Manque de mémoire des Haïtiens, sommes-nous condamnés à revivre notre passé ?
par Raphel Bélizaire
Mercredi 3 juin 2020 ((rezonodwes.com))– Aujourd’hui, il est incontestable que l’étude de l’Histoire, branche importante des sciences humaines et sociales qui se porte sur l’étude et la sauvegarde du passé des hommes et des civilisations, prend une place de choix, dans l’orientation des sociétés.

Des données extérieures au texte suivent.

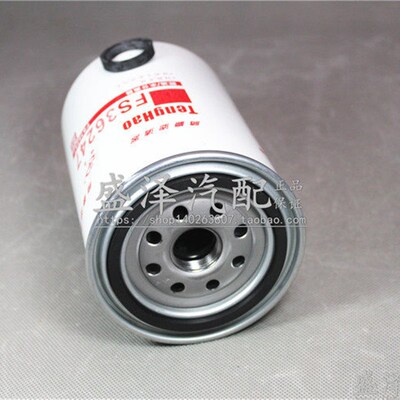 FS36247 燃油/水分离器 5301449 国四 91FG026 柴油滤清器 柴油格
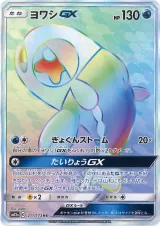 ヨワシGX HR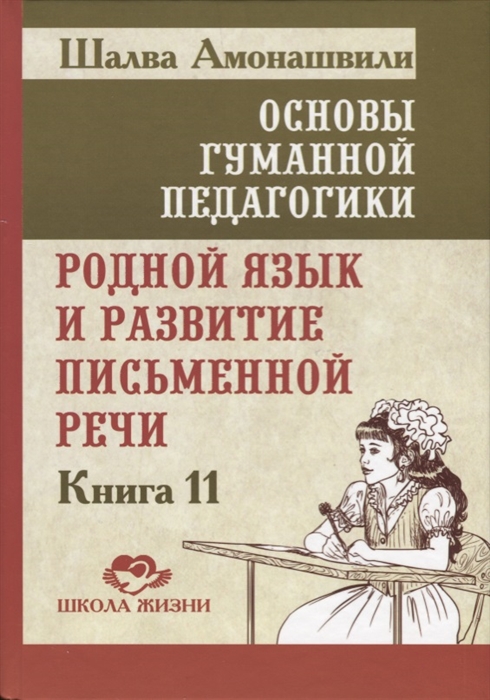 

Основы гуманитарной педагогики Родной язык и развитие письменной речи Книга 11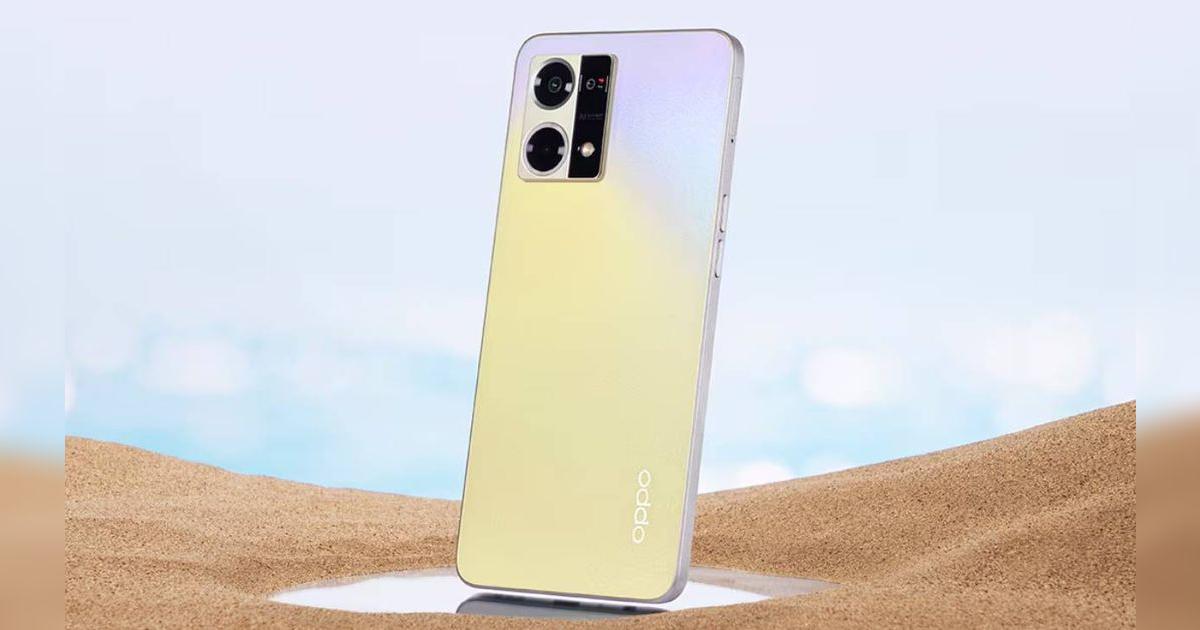 El paso de los años no ha evitado que este OPPO con triple cámara 4K y 512GB sea uno de los mejores gama media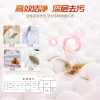 舒蕾波卡莉香花香柔护抑菌洗衣液2KG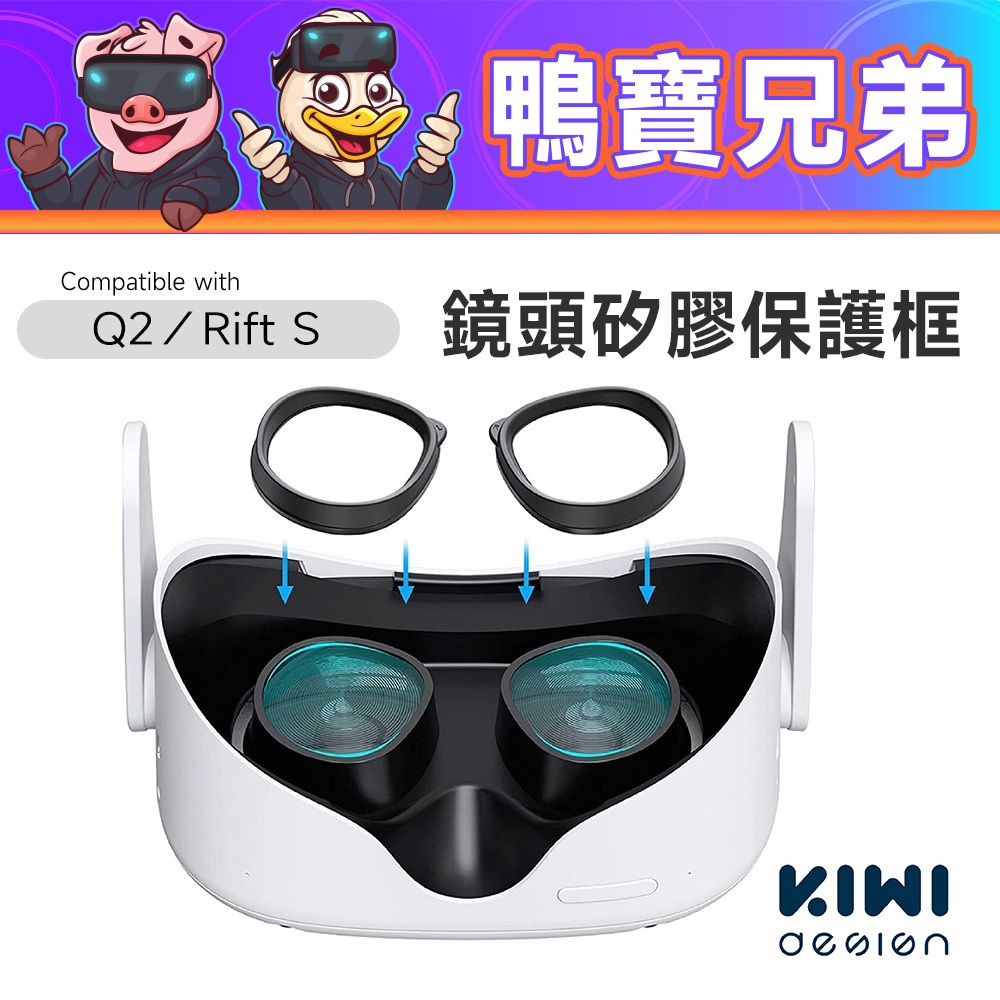 現貨 KIWI VR鏡頭保護矽膠框 鏡片防刮 相容於 Oculus Quest 2/Rift S 不含鏡片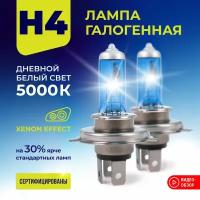 Лампа автомобильная галогеновая для фар H4 AVS ATLAS Xenon Effect 5000К 12В 55 Вт Комплект - 2шт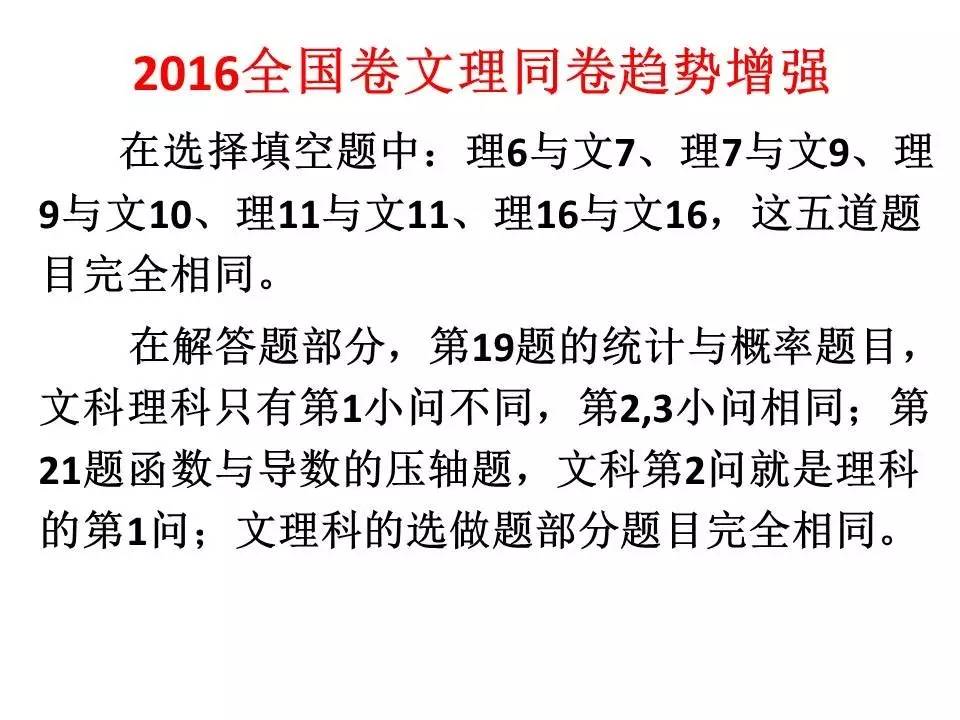 肖秀荣面临近十年最大挑战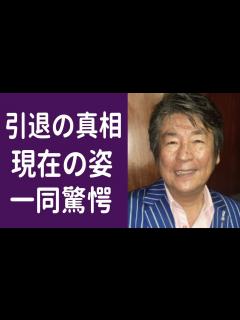 [x]森本英世の変わり果てた現在の病状に涙が溢れた…！『星降る街角』で知られた歌手の芸能界から姿が消した理由や現在の職業に一同驚愕 ...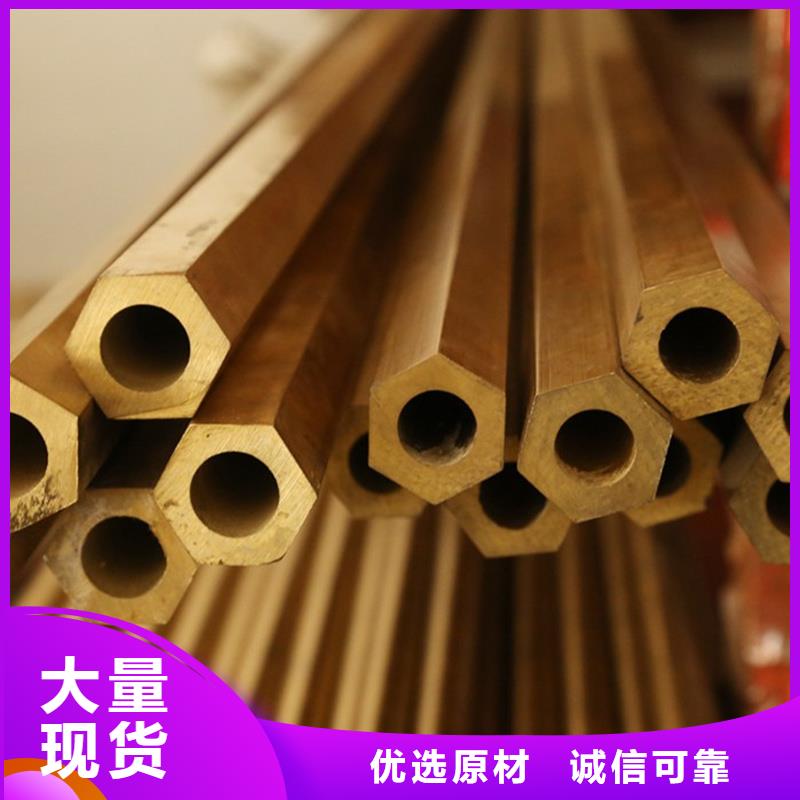 龙兴钢DOWA-OLIN铜合金棒材适用范围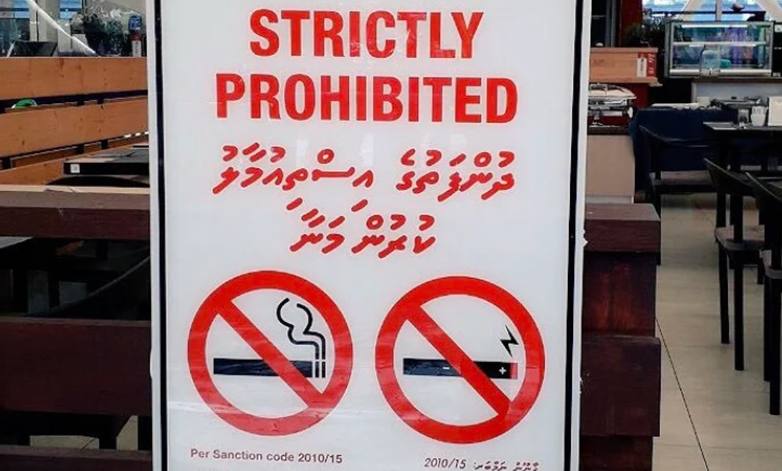 ދުންފަތް މަނާ ކުރަނީ 2007 އިން ފެށިގެން އުފަންވާ ޖީލަށް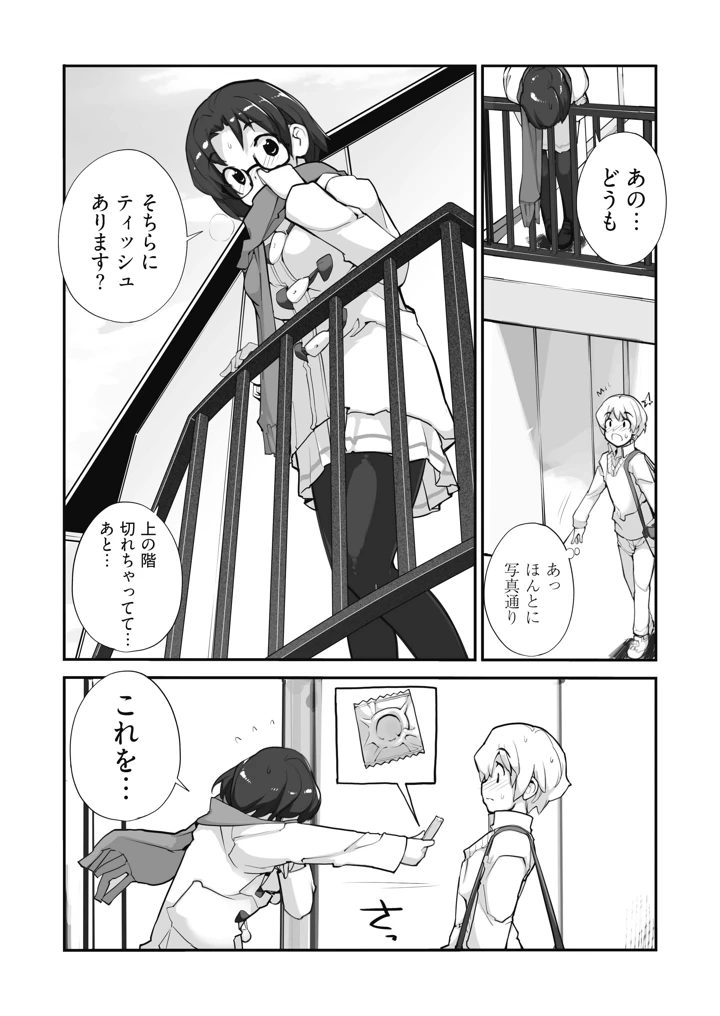 56ページ目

Dans son œuvre «l’Enquête », Hérodote, précise que le temps ne doit pas abolir le souvenir des actions des hommes et que les grands exploits ne tombent pas dans l’oubli. L’histoire est donc un facteur essentiel pour une bonne compréhension du présent, ce qui permettra de prendre du recul par rapport aux événements qui surviennent par la suite.
Cette fonction, héritage de l’antiquité, participe encore à la manière de présenter, de comprendre et d’expliquer les événements.
Il se révèle, au fil du temps, que le plus important n’est pas l’histoire elle-même mais le sens que nous en donnons, le sens qu’elle prend à travers le temps, l’interprétation que nous en faisons et l’importance que nous lui donnons.
Ce qui nous porte à nous interroger: Par qui l’histoire est-elle élaborée ? Dans quel but ? Comment se construisent les mythes ? Pourquoi apprendre aux gens à découvrir le monde au fil des événements qui le structurent ? Les sociétés humaines ne sont-elles pas toujours en évolution ? Les historiens ne répondent-ils pas à une fonction éducatrice d’éclaireurs ?
Il n’est donc pas donné à n’importe qui la tâche d’écrire l’histoire. S’impose à l’historien, l’obligation de dire la vérité, cette vérité qui n’a jamais plu aux tyrans. François René de Chateaubriand, en son temps, exprimait la redoutable fonction dont l’histoire a joui au fil des siècles. « Lorsque tout tremble devant le tyran, l’historien parait, chargé de la vengeance des peuples. »
A chaque époque, chaque peuple se trouvant dans des conditions particulières, réagit en fonction de cette situation unique. Les grands caractères que l’on retient en histoire sont précisément ceux qui à chaque fois, ont trouvé la solution appropriée dans la circonstance déterminée. La vérité est que nul cas ne ressemble exactement à un autre.
En tenant compte de la linéarité de celle-ci, l’histoire ne se répète pas, mais les phénomènes sociaux, les déviations sociétales des peuples ne cessent de se répéter. En Haïti par exemple, c’est avec consternation que l’on remarque la fréquence croissante et anormale de cette répétition.
N’ayant pas la prétention d’être exhaustif, nous tenons à montrer l’importance que nous devrions accorder aujourd’hui à la problématique du défaut de mémoire de ce peuple, ce qui exigera autant de subjectivité que d’objectivité.